Kudos to my nephew, Rob Campbell, and the innovative social media deck he’s helped launch at the Cleveland Indians’ ballpark, Progressive Field.
The Tribe Social Deck, believed to be the first of its kind in a major professional sports venue, is described as “a press box for bloggers/social media types.”
The Deck was launched last week at the team’s home opener.
As far as is known, Rob has been quoted as saying, “the Tribe Social Deck is a one-of-a-kind endeavor. Other professional sports teams have offered individual bloggers press credentials on occasion but to our knowledge there has never been a section exclusively catering to the internet and social media community.”
Rob heads up social media efforts for the Indians and posts frequently to the team’s Twitter site, Tribetalk.
In other developments in social media, a writer for the BetaNews blog has proposed “yellow blogging” as a latter day “reincarnation” of yellow journalism, which flared in the U.S. press more than 100 years ago.
By “yellow blogging,” he means those “gossip and rumor blogsites [that] ruthlessly compete for pageviews.”
Cool term, “yellow blogging.” I like it.
But as heir to yellow journalism, as it was practiced in urban America at the end of the 19th century and early 20th century–unh-uh.
As I wrote in my 2001 book, Yellow Journalism: Puncturing the Myths, Defining the Legacies, “yellow journalism” has become a shorthand term–a cliché, really–for exaggerated, sensationalized, rumor-driven treatment of the news.
But that’s far from what “yellow journalism” was.
Newspapers of a century or so ago that can be classified as “yellow journals” (such as those of William Randolph Hearst and Joseph Pulitzer) “were, at a minimum, typographically bold in their use of headlines and illustrations,” I wrote in Yellow Journalism, adding:
“They certainly looked different from their gray, conservative counterparts, and their use of design elements was more conspicuous and imaginative. They were, moreover, inclined to campaign against powerful interests and municipal abuses, ostensibly on behalf of ‘the people.’ And they usually were not shy about doing so.”
More specifically, yellow journalism–a term that emerged in 1897–was defined by these features and characteristics:
- the frequent use of multicolumn headlines that sometimes stretched across the front page.
- a variety of topics reported on the front page, including news of politics, war, international diplomacy, sports, and society.
- the generous and imaginative use of illustrations, including photographs and other graphic representations such as locator maps.

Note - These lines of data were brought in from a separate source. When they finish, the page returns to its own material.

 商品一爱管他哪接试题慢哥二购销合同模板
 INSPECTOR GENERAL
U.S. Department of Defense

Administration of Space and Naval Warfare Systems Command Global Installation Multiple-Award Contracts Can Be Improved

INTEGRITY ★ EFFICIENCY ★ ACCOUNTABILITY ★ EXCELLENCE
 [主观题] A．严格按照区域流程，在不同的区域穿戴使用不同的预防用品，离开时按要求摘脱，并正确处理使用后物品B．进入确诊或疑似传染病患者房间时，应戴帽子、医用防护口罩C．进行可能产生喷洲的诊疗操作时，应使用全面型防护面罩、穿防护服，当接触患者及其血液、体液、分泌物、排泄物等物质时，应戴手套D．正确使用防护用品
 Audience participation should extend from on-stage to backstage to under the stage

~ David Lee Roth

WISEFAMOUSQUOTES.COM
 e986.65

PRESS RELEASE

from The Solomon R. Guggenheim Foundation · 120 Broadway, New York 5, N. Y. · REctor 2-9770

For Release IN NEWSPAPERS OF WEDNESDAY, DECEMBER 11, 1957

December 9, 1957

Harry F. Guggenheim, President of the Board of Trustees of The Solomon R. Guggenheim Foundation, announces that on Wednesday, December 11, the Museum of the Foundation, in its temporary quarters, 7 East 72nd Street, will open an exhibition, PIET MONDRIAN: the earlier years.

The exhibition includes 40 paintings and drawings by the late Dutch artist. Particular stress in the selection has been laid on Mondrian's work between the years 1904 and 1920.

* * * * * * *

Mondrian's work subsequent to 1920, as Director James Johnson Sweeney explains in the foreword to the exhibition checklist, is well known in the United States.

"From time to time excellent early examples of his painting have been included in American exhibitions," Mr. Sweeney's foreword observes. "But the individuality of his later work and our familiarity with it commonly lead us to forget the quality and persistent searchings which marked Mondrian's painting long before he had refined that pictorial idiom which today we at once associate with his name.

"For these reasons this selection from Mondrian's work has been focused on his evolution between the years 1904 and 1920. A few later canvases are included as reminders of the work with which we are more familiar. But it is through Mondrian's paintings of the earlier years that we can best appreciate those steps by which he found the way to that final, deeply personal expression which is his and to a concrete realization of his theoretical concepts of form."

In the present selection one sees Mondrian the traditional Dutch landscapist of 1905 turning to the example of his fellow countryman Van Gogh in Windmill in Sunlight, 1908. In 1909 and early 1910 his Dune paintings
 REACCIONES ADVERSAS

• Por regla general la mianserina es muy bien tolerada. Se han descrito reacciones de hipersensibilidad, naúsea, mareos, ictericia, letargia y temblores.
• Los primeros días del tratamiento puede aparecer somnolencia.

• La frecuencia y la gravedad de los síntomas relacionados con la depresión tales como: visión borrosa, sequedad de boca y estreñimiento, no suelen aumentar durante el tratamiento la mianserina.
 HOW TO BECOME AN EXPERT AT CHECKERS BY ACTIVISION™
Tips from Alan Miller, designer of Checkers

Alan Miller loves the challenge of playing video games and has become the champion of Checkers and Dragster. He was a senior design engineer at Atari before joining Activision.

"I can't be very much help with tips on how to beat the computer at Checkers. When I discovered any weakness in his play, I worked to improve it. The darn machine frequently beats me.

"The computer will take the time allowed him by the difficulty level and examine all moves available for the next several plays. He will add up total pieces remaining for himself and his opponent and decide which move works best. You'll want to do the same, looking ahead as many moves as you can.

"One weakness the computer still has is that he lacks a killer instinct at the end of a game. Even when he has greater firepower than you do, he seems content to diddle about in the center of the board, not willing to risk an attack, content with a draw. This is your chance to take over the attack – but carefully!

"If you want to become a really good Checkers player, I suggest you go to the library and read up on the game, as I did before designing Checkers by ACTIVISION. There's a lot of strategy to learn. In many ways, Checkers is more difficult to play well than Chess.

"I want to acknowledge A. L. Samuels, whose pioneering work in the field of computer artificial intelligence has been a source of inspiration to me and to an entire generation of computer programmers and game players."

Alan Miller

- bold and experimental layouts, including those in which one report and illustration would dominate the front page. Such layouts sometimes were enhanced by the use of color.
- a tendency to rely on anonymous sources, particularly in dispatches of leading reporters.
- a penchant for self-promotion, to call attention frequently to the newspaper’s accomplishments.
So the yellow press back then was certainly anything but boring, predictable, or uninspired—complaints of the sort that frequently are raised about contemporary American newspapers.
The yellow journals were hardly wretched scandal sheets, indulging in gossip and rumor.